Azzazy teaches biotechnology (use of biological processes for industrial and other purposes, especially genetic manipulation of microorganisms to produce antibiotics, hormones and the like) and nanotechnology (technology using extremely small microscopic matter such as atoms and molecules).
It’s not only research and new patented ways of finding and treating illness that differentiates our GSBS grads. They also are physician scientists who work in public health, and they fill positions in health science centers similar to our own, as well as other colleges and universities, plus community health centers, federal agencies and industry. They lead or manage clinical trials in hospitals and other settings. In addition to laboratory work, many interact with the public regularly.
“We’ve shifted the curriculum to be more competency-based,” said Academic Program Specialist Meagan Cross. “Far beyond memorizing information, our students have to be proficient in scientific communication so they can explain the science just as well to a layperson as to another scientist. They will need to know how to write for a scientific journal — and also for the press or the public.”
The “Med Sci” program helps students improve their qualifications for applying to medical, or dental, PA, or veterinary school. In Just one year, students earn a master’s degree in Biomedical Science. But not all choose to become health care professionals. “Some alumni of the Med Sci program find that after completing the program, they no longer desire to go to medical school,” said Cross. “Some teach at the community college or K-12 science programs, while others choose a career in industry.”
GSBS has amped up its recruitment. “Attracting PhD students is different from medical or PA or PT students, where there are several hundred applying for 200 slots or so,” Cross said. “GSBS students work in a lab and are paid a stipend — which we’ve increased to be more competitive — and we also pay tuition and fees. So we are heavily invested, literally, in our students’ education.”

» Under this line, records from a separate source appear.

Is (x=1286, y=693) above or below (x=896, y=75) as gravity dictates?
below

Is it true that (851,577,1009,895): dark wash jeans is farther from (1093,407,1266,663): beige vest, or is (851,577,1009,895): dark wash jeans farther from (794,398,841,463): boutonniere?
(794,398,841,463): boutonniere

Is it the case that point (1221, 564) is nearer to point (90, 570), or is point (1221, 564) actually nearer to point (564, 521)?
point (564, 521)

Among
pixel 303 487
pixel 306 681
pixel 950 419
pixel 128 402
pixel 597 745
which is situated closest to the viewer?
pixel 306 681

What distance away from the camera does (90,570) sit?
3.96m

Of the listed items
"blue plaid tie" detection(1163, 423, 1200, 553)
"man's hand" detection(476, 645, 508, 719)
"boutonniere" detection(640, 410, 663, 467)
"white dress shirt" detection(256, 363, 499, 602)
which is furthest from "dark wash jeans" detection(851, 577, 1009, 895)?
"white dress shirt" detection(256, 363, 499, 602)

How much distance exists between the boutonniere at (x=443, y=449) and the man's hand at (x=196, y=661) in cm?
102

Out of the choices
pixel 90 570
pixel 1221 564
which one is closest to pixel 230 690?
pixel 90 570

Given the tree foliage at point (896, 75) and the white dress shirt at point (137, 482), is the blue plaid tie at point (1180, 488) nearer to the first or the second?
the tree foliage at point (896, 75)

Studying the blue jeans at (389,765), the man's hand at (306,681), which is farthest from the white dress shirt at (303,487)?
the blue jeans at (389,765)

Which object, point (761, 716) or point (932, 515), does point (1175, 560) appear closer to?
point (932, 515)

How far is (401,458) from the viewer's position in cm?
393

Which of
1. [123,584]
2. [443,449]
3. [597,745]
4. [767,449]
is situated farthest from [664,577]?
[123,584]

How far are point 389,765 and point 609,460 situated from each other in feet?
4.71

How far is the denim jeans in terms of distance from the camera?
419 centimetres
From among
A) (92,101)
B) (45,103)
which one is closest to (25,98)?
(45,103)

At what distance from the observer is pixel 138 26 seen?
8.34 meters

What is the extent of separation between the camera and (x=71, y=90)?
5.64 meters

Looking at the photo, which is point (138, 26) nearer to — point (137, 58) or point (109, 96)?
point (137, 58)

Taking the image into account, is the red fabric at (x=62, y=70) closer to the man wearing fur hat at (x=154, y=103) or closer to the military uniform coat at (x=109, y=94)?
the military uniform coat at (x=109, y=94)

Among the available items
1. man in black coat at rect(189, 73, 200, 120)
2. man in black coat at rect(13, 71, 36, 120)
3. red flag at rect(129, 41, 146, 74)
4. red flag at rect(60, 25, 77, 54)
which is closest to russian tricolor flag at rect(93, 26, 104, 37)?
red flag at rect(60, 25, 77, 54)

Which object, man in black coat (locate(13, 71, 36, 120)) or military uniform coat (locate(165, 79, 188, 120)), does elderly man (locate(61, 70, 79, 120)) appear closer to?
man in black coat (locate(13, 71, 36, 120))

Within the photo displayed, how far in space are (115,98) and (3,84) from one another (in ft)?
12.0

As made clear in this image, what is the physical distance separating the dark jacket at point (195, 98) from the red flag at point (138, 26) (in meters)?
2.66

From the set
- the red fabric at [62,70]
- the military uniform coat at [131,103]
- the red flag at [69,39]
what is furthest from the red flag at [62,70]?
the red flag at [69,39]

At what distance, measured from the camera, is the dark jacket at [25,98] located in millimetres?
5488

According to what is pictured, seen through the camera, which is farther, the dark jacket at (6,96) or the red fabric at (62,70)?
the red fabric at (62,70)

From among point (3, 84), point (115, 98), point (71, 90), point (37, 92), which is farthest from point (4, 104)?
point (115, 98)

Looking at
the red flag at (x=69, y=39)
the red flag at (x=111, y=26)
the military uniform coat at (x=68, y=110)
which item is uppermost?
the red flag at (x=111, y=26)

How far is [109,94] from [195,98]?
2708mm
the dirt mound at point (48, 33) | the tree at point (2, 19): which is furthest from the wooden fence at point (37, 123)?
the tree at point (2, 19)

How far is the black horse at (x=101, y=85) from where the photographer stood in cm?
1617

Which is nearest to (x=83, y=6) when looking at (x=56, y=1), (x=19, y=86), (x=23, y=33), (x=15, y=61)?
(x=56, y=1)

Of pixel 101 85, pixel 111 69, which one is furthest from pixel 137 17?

Students also may assist with teaching by serving as Teaching Assistants for certain classes, or teach in more informal ways, such as teaching lab techniques and protocols to the newer students.
The dividends to society are enormous. In addition to his hepatitis C work, Azzazy has done research on markers of cardiac injury and tuberculosis.
He recommends the UNTHSC Graduate School of Biomedical Sciences: “It provides a strong foundation in biomedical research which enables graduates to join diverse biomedical research groups in academia or industry.”
He also advises students: “Capitalize on this knowledge and develop innovative solutions to global health challenges, and develop ‘soft skills’ in entrepreneurship.”